Besides, this weakness was discovered because it was a standard: the cryptographic community tends to focus its analysis efforts on standard-based algorithms. There is a positive feedback loop here: the focus is on standards-blessed algorithms, which encourages customers to use those, which encourages more analysis… The alternative is security by obscurity: a non-standard, untested algorithm might be secure, but nobody knows. Which is hardly a solid basis for a security posture.
Bottom line is, the exception does not invalidate the value of standards, and enterprises examining their choices for data protection would be foolish to select approaches that are not at least on a standards track.

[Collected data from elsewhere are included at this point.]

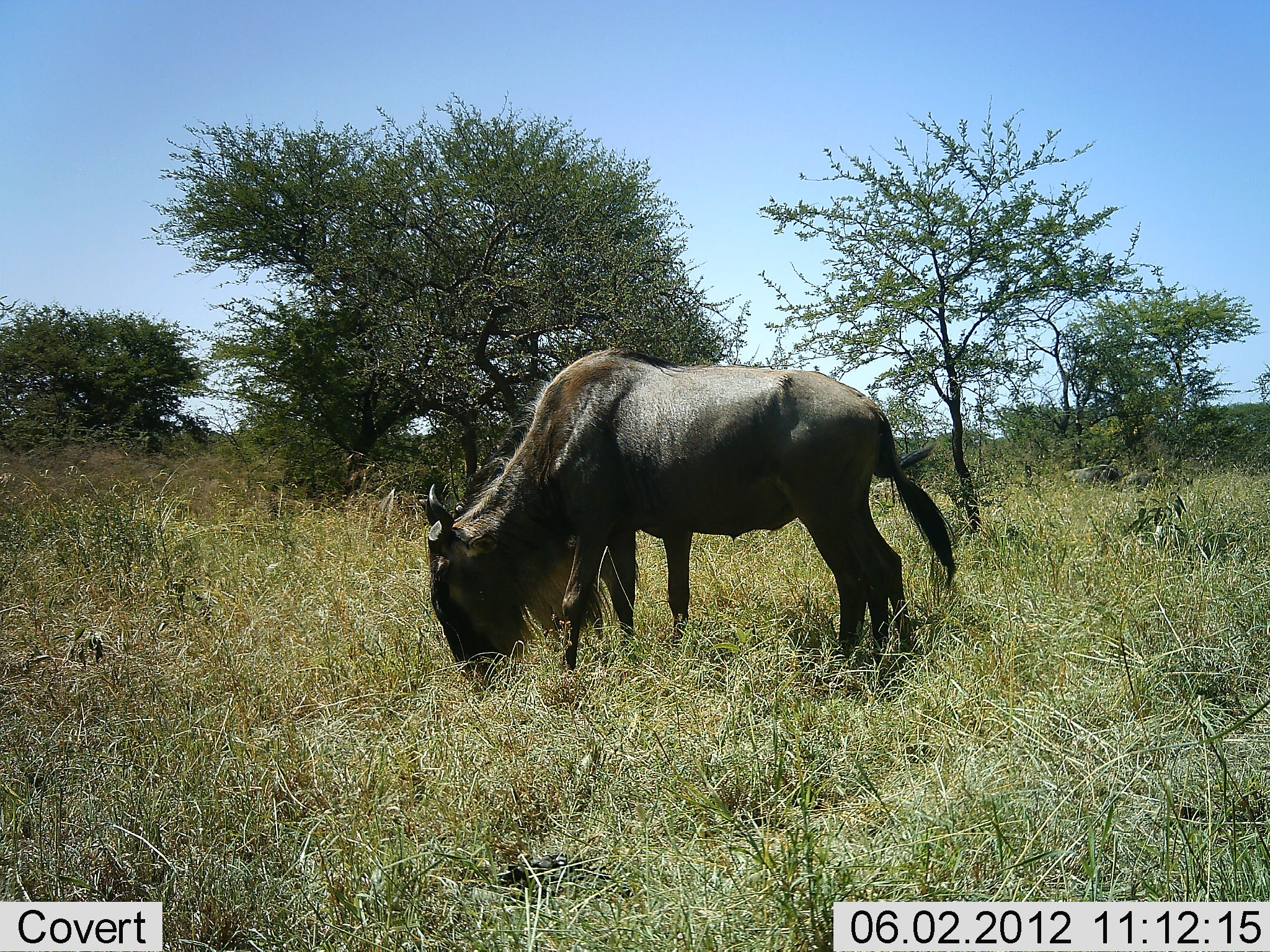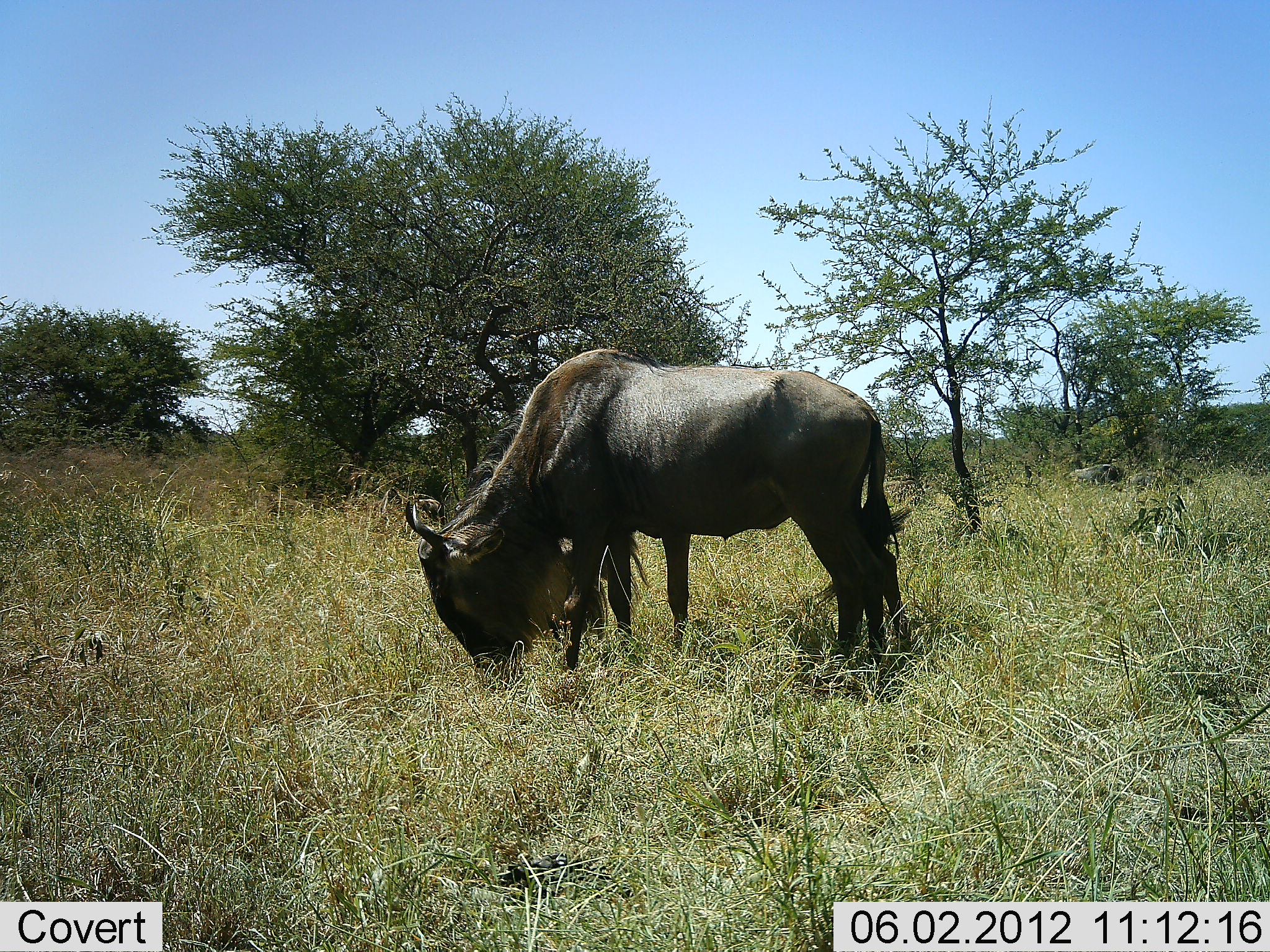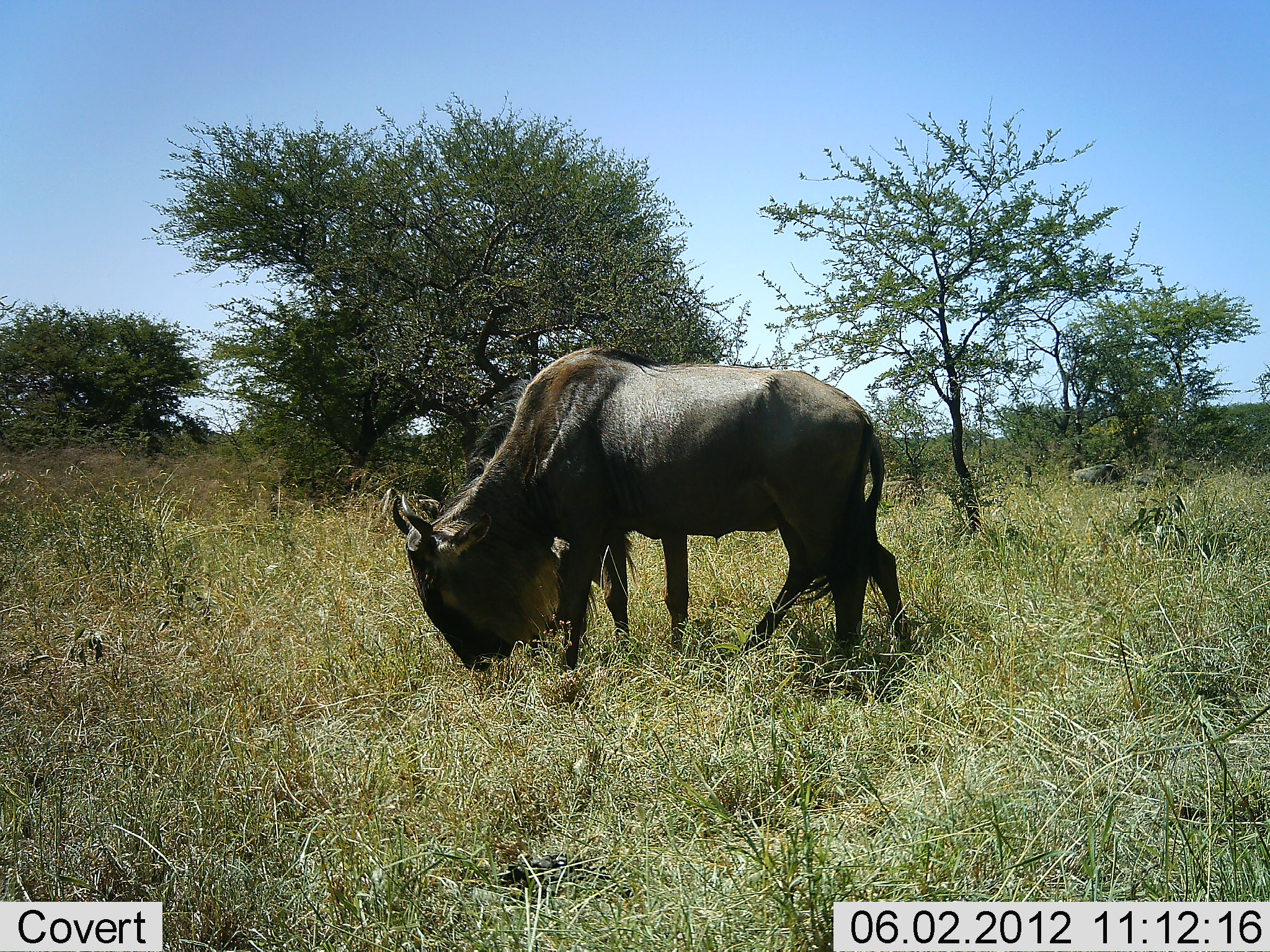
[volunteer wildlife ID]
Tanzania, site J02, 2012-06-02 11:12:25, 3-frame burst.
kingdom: Animalia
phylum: Chordata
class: Mammalia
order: Artiodactyla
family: Bovidae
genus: Connochaetes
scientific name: Connochaetes taurinus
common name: blue wildebeest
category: wildebeest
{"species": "wildebeest (blue wildebeest) (Connochaetes taurinus)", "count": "4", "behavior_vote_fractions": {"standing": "40%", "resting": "0%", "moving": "10%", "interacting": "0%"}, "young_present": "0%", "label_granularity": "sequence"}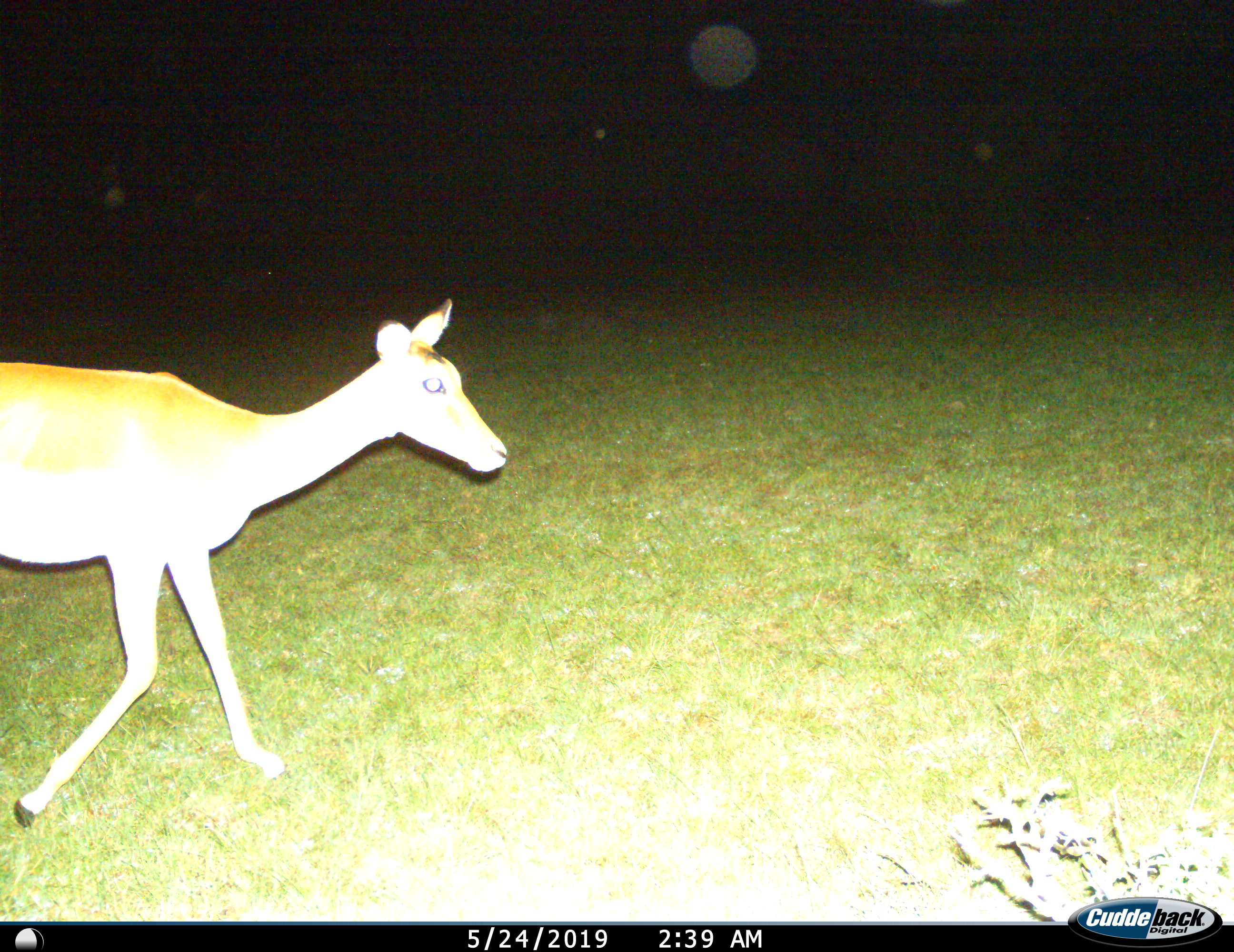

HPE SecureData, of course, has offered FF1 for almost a decade, on a variety of platforms, and is not subject to the weakness that FF3 suffers from. We take a conservative approach in designing our solutions, and FF1 includes extra internal “rounds” (iterations) that increase its security, helping to guard against new attacks such as the one that makes FF3 vulnerable. This is just one reason enterprises that have done the analysis consistently choose HPE SecureData to protect their information.
Meanwhile, companies using an FF3-based approach must act, as discussed in the April post here. If data protected using FF3 is breached, the data will of course still be less vulnerable than if it were not protected at all, but the organization will not be able to claim exemption from data breach disclosure rules. This means they must take the same steps as if the data were not protected at all: suffer disclosure, fines, etc. Considering the full costs of this remediation, it is clear that taking security shortcuts carries significant risk; The 2016 Ponemon Cost of Cyber Crime Study reported that the total average cost for a breach is now $7 million!